● Extract provided:

Archive for June, 2009

There is something odious to me about serving scrambled eggs in a martini glass, but I must admit this recipe for creamy scrambled eggs with mushrooms and herbs featured over at the Kitchn sounds totally delish.

Eat It: Brooklyn gives a more or less negative review of Alma, where I have had mixed experiences, too. I have had enchiladas wading in a pool of cheese-oil there more than once. Sometimes their food leaves me cold, but some lucky nights it is spot-on. The guacamole is reliably good, and their brunch can be amazing, depending on what you order. EIB has some enchiladas that she rightly complains look unappetizing. I think I can explain the iceberg-lettuce topping, though: My husband makes muy excellente New Mexican enchiladas, and always tops them with iceberg and onions, so I guess is is a southwestern thing. That isn’t how we do it in California, but I sort of like the bit of freshness and crunch it adds.

The Epicurious blog reports on the new COMPOSTABLE cups and plates that you can use at your next picnic. Interestingly, they are made by Solo, makers of the ubiquitous red or blue plastic tumblers. Good for them, for not contributing more to the Pacific Ocean island of plastic.

Years ago, I had my friend Eddy over for some baked beans and corn bread I made, and pretty much every single time I have seen him since then, he has mentioned how delicious those beans were, and he wished I would make them again. Thing is, I seem to have lost the recipe. I cannot find it in my recipe file, and I am pretty sure I did not get it from a cook book. Well, I might just have to try this recipe from the Amateur Gourmet, as he pronounces these “the best beans of your life.”

Growing up in a, shall we say, non-cosmopolitan central California town, you can imagine that the buffet restaurant called Smorga Bob’s (I swear) was a big hit. And it was, for a while. It is long gone, but I still remember they had swedish meatballs in deference to the titular reference to a smorgasboard, but otherwise, the menu was a free-for-all, pan-nation collection of meat, grease, and starch. Well, you can certainly get much closer to what a true smorgasboard tonight at the Swedish Midsummer Festival in Battery Park City. This, and other weekend food event are listed over at Serious Eats: NY.

After visiting the Flea in search of antiques (by which I mean I went just to eat and if I happened to peruse some vintage merch, so be it), and being terribly disappointed to not find the Kumquat Cupcakery booth in operation that day, my friend Em and I left in search of cupcakes on the outside. We quickly came across Tillie’s, where we ordered cappucinos and I, a lemon-lime cupcake. I didn’t realize until after I purchased the confection that it was in fact a vegan cupcake from Red Bamboo, the neighborhood’s go-to spot for vegetarian Caribbean, soul, and junk food. I must admit that I then approached the cupcake with trepidation. I am picky about my buttercream, and I abhor the (what I assume to be) whipped crisco and sugar that passes for buttercream at many a bakery. Since there is obviously no real butter in a vegan cupcake, how good this one possibly be?

It turns out that is it possible for a vegan cupcake to be impossibly good. The buttercream frosting was, well, buttercreamy, and the cake was moist and flavorful. The flecks of lemon and lime zest throughout the cake and frosting only added to the scrumptiousness. Incredibly, I didn’t miss the dairy at all.

● Tasks:
1. Name every food blog or website that the June 2009 blog archive above cites as a source.
2. Answer these from the June 2009 blog archive above:
(a) Which company makes the compostable cups and plates?
(b) What does the writer's husband always top his New Mexican enchiladas with?
(c) What flavor was the cupcake ordered at Tillie's?

● Extracted records:
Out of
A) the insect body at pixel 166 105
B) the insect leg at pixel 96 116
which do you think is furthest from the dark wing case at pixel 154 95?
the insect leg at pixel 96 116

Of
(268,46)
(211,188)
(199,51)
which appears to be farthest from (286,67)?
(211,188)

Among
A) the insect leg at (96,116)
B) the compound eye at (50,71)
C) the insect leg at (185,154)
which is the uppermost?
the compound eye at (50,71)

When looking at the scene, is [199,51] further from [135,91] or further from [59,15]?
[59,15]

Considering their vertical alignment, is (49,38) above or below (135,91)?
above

● Correct answers:
1.
- the Kitchn
- Eat It: Brooklyn
- the Epicurious blog
- the Amateur Gourmet
- Serious Eats: NY

2.
(a) Solo
(b) Iceberg and onions
(c) Lemon-lime